Ergenlerin dönemin doğası gereği, yaşantıları duygusal olarak yanlış yorumlama potansiyelleri yüksektir. Bu nedenle günlük yaşantı içerisinde dostlukları daha da karmaşık hale gelebilir. Pek çok araştırma ergen beyninin duygusal ifadeleri yetişkin beyninden farklı şekilde yorumladığını belirlemiştir. Biz insanlar karmaşık varlıklarız. Diğer insanların ne düşündüğünü veya nasıl hissettiğini anlamak her zaman kolay değildir, ancak bu özellikle ergenlik döneminde daha da zor olabilir. Ergenler diğerlerindeki duygusal ifadeleri okurken, bunları yanlış anlayan ve tehdit olarak algılayan yine beynin dürtüsel, içgüdüsel kısmı amigdala'dır. Buna karşılık, yetişkinler yüz ifadelerini ya da yaşantıları yorumladığında, prefrontal korteks ön plandadır. Prefrontal korteks, beynin, duygusal tepkileri kontrol eden, planlayan, sonuçları dikkate alan ve sakinleştiren kısmıdır. O yüzden ergenler tepkilerini kontrol etmede zorlanır.

Ergenler, akranlarına daha fazla önem verdikleri için akranlarından gelen sosyal ipuçlarını veya duyguları ya da niyetleri yanlış yorumlamaya yönelik potansiyelleri bu dönem artar. Bu durum, daha büyük bir çatışma, dışlanma veya kırılmaya neden olur. Dolayısıyla sosyal olarak hassasiyetleri artar ve bu durum kaygı için zemin oluşturur.

Ne yapabiliriz?

• Yapabiliyorsanız, okul gibi kendi sosyal ortamlarında yüzeysel ilişkilerle yaşanabilecek çatışmalardan korunabilecek becerileri geliştirmelerine teşvik edebilirsiniz.

• Alternatif olabilecek güvenli etkinliklere (spor, drama, hobiler) yönlendirebilirsiniz.
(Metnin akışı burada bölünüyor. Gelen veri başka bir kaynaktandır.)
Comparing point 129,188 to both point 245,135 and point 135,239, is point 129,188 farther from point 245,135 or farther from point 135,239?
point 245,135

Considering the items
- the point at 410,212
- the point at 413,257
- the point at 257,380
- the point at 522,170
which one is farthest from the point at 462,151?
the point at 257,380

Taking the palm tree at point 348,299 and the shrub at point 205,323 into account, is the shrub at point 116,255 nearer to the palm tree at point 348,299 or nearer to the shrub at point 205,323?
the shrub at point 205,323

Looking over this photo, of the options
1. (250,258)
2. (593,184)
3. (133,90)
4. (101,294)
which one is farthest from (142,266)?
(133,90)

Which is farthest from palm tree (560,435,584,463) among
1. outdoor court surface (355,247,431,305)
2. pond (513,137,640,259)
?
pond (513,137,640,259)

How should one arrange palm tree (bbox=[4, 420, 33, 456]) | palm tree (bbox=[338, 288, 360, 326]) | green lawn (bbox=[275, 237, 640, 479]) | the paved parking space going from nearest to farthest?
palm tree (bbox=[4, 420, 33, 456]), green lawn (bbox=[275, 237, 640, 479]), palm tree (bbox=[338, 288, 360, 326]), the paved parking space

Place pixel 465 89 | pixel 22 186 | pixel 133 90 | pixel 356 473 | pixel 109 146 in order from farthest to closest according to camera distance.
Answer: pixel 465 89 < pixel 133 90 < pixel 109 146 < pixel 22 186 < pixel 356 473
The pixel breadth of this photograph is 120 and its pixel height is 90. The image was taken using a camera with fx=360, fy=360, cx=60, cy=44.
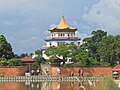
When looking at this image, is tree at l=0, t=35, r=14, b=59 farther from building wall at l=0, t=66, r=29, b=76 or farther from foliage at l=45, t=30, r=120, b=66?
building wall at l=0, t=66, r=29, b=76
• Ergenliğin bazen yalnız ve zor bir zaman dilimi olabileceğini, ancak her zaman böyle olmayacağını konuşabilirsiniz.

• Çocuğunuz üzülürken ya da mutsuz olurken, anne baba olarak duygusal olarak sakin kalabilmek kolay değildir. Siz de o anda her türlü şeyi farklı yorumlayabilirsiniz. Ancak ne zaman yapabiliyorsanız, 'düzeltmeden, yorumlamadan konuşmalarına izin verin, sadece dinleyici olarak yanlarında olmaya çalışın. Elbette onları duygusal olarak toplamak ve onlara yakın olmak ve neler yaşadıklarıyla ilgili her türlü olumsuz ayrıntıyı değiştirmek isteyebilirsiniz ancak bu yaklaşımın çocuğunuzu geliştirmeyeceği gibi her yaşanan durumda daha çok kaygı yaşamasına sebep olabileceğini unutmayın. Böyle bir yaklaşım karşısında ergen çocuğunuz da riskleri, sözlerini veya sizi korumak için duygularını sansürlemek için daha büyük bir ihtiyaç hissedebilir ve ayrıntıları aktarmayı tercih etmeyebilir.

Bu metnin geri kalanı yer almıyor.